The only surefire way to keep data bills from putting a damper on a vacation is to put a phone on airplane mode — or leave it at home.
What happened to our family’s life policy?
My father died in January and while I was running his business I found a premium book for four life insurance policies with Liverpool Victoria – two for my father and one for myself and my brother. I contacted the company – now called LV= – and was asked to send a copy of the book.
In May, after a long search, I received a letter saying that the policies are ‘not in effect’ and if I needed more information I should send a copy of my father’s death certificate. I’m willing to do this, but only if it confirms that the policy has actually been found. Anyway, why can’t they tell me about my policies and my brother’s, since we’re still alive and kicking?
LV= told our reader that their policy was not ‘not in effect’ and that they should send a copy of their father’s death certificate if they wanted more information
Sally Hamilton replies: The policies you discovered were the kind where insurance salespeople once went door-to-door collecting premiums often just a few cents.
Many thousands are now forgotten. You hoped there would be some value in the one you encountered, but felt stunned by LV=’s explanation.
I asked LV= to explain. It said all four plans, dating back to 1965, had been traced and the team was waiting for your father’s death certificate before sharing any information. A spokesperson apologized for not providing details about your own policies.

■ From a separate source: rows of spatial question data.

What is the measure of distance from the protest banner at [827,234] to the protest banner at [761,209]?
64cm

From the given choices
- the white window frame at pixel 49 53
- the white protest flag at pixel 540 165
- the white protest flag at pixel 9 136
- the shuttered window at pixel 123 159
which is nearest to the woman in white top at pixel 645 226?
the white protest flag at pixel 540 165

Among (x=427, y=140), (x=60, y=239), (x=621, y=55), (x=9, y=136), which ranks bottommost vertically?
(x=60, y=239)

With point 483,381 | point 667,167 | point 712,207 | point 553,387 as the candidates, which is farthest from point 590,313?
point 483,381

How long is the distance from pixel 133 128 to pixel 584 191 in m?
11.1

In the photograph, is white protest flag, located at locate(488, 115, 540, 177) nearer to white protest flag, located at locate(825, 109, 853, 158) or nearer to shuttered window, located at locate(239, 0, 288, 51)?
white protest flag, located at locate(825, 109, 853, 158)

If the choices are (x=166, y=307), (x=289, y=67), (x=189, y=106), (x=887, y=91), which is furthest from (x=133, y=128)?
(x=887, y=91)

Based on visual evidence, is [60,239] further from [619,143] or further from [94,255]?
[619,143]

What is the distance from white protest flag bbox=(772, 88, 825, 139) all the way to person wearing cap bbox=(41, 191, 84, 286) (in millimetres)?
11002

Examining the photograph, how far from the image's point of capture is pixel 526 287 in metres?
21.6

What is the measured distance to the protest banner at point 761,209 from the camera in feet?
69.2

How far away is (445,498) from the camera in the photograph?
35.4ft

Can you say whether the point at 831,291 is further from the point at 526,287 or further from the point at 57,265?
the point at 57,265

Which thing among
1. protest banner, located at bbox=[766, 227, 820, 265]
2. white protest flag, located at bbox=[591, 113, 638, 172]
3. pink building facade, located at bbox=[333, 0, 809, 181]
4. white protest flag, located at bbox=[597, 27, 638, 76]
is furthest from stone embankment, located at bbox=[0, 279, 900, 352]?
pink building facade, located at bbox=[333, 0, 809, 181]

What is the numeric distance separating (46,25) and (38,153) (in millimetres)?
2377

He says: ‘We are sorry that this was poorly communicated and caused confusion at a difficult time. When we confirmed that the policies were ‘no longer in effect’, it means that the policies were no longer active because they had already been paid out.”
It said that your father’s policy, worth about £1,000, was paid in the 1980s, as was the one in your name, in 1982, for £158. It wouldn’t comment on your brother’s without his permission. Although disappointed that there was no windfall, you were glad you solved the puzzle.

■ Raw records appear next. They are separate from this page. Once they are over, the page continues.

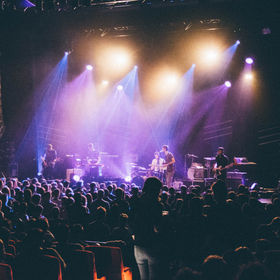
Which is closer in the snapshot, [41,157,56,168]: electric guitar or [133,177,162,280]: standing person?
[133,177,162,280]: standing person

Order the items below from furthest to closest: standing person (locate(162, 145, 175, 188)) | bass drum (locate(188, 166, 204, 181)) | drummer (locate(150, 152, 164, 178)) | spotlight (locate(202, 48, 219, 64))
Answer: spotlight (locate(202, 48, 219, 64)), bass drum (locate(188, 166, 204, 181)), drummer (locate(150, 152, 164, 178)), standing person (locate(162, 145, 175, 188))

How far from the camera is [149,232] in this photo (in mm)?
3490

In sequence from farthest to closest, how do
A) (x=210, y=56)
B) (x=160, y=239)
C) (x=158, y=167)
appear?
(x=210, y=56), (x=158, y=167), (x=160, y=239)

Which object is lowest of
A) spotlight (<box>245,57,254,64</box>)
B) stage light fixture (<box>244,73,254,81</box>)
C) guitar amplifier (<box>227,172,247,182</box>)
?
guitar amplifier (<box>227,172,247,182</box>)

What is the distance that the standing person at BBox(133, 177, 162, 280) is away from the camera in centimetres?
347

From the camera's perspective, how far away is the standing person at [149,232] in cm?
347

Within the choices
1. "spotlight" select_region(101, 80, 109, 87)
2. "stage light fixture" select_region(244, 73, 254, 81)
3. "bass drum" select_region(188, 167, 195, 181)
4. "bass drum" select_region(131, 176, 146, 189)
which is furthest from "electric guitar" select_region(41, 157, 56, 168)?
"stage light fixture" select_region(244, 73, 254, 81)

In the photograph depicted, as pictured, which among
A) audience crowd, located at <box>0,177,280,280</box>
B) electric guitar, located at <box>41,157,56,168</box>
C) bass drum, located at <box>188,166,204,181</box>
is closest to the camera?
audience crowd, located at <box>0,177,280,280</box>

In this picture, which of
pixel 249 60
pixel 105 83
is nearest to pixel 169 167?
Answer: pixel 249 60

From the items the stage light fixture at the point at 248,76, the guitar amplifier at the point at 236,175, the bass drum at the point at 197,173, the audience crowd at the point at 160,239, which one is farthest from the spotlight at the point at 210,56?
the audience crowd at the point at 160,239

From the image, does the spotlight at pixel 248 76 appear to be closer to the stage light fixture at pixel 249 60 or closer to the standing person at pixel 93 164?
the stage light fixture at pixel 249 60

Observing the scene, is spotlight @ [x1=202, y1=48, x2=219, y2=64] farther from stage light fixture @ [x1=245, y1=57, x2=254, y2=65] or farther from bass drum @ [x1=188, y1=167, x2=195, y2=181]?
bass drum @ [x1=188, y1=167, x2=195, y2=181]

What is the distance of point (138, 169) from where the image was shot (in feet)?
50.5

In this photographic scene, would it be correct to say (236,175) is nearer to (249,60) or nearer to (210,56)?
(249,60)
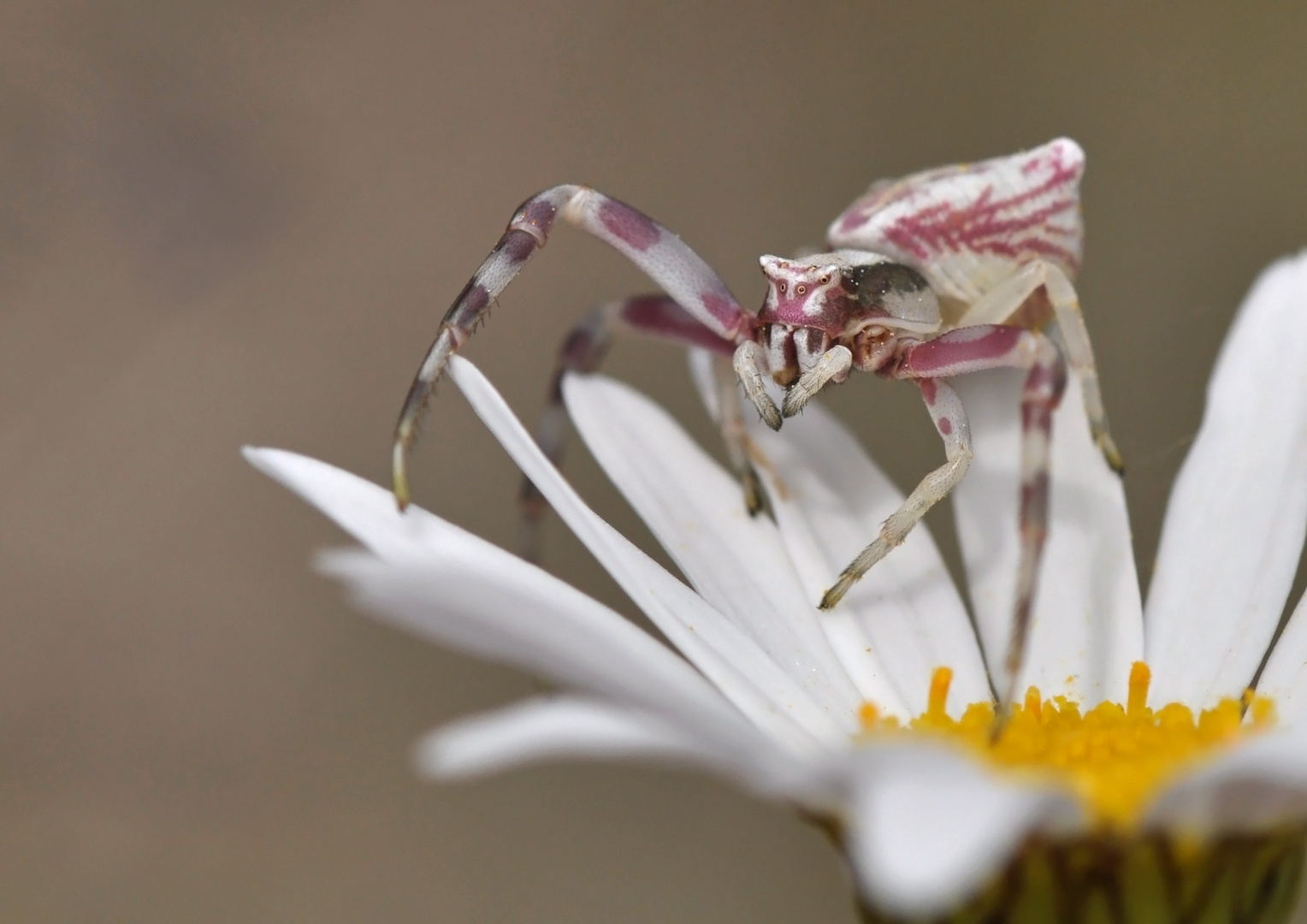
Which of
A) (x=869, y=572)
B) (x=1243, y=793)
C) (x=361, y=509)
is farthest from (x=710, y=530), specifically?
(x=1243, y=793)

It’s always worth asking as LV= launched a campaign a few years ago that reunited 900 customers with lost policies worth between £50 and £500 each.
Visit lv.com/reconnect or call 0800 023 4139.
- Write to Sally Hamilton at Sally Sorts It, Money Mail, Northcliffe House, 2 Derry Street, London W8 5TT or email email@example.com — provide phone number, address and a note addressed to the offending organization giving them permission to talk to Sally Hamilton. Please do not send original documents as we cannot take any responsibility for them. The Daily Mail cannot accept any legal responsibility for answers given.
RIGHT TO THE POINT
Last July I signed up with British Gas for its conservation plan, which included 100 free days of energy. In October I asked about this and the online staff was very rude. My direct debit was then increased and I still have not received the free days.
British Gas will apply the offer to your account at the end of September and has updated your direct debit. A spokesperson apologizes for the behavior of the online employees, which is being addressed.
I ordered four pairs of shoes from Clarks, but only got three. I’ve been trying to contact customer service for weeks.
Clarks has contacted you to apologize for the error and have issued you a refund for all four pairs of shoes as a goodwill gesture.
We’ve been trying to cancel our broadband deal with Virgin Media for five months now. Despite writing to them repeatedly, we are still receiving payment requests, with the latest totaling £86.13. We are also still stuck with Virgin Media’s wifi box.
DT, West Yorkshire.
A Virgin Media spokesperson apologized, saying there was an error closing the account. The debt has now been swept away and someone has picked up the old equipment.
The Department of Work and Pensions (DWP) contacted me on behalf of Willis Towers Watson to say that I owe some money from an old pension. But I was asked for an address from 20 years ago to verify my identity, which I couldn’t remember, and wouldn’t do anything else, so I gave up.
A ministry spokesman apologized and said someone will contact you to discuss how else to verify your identity.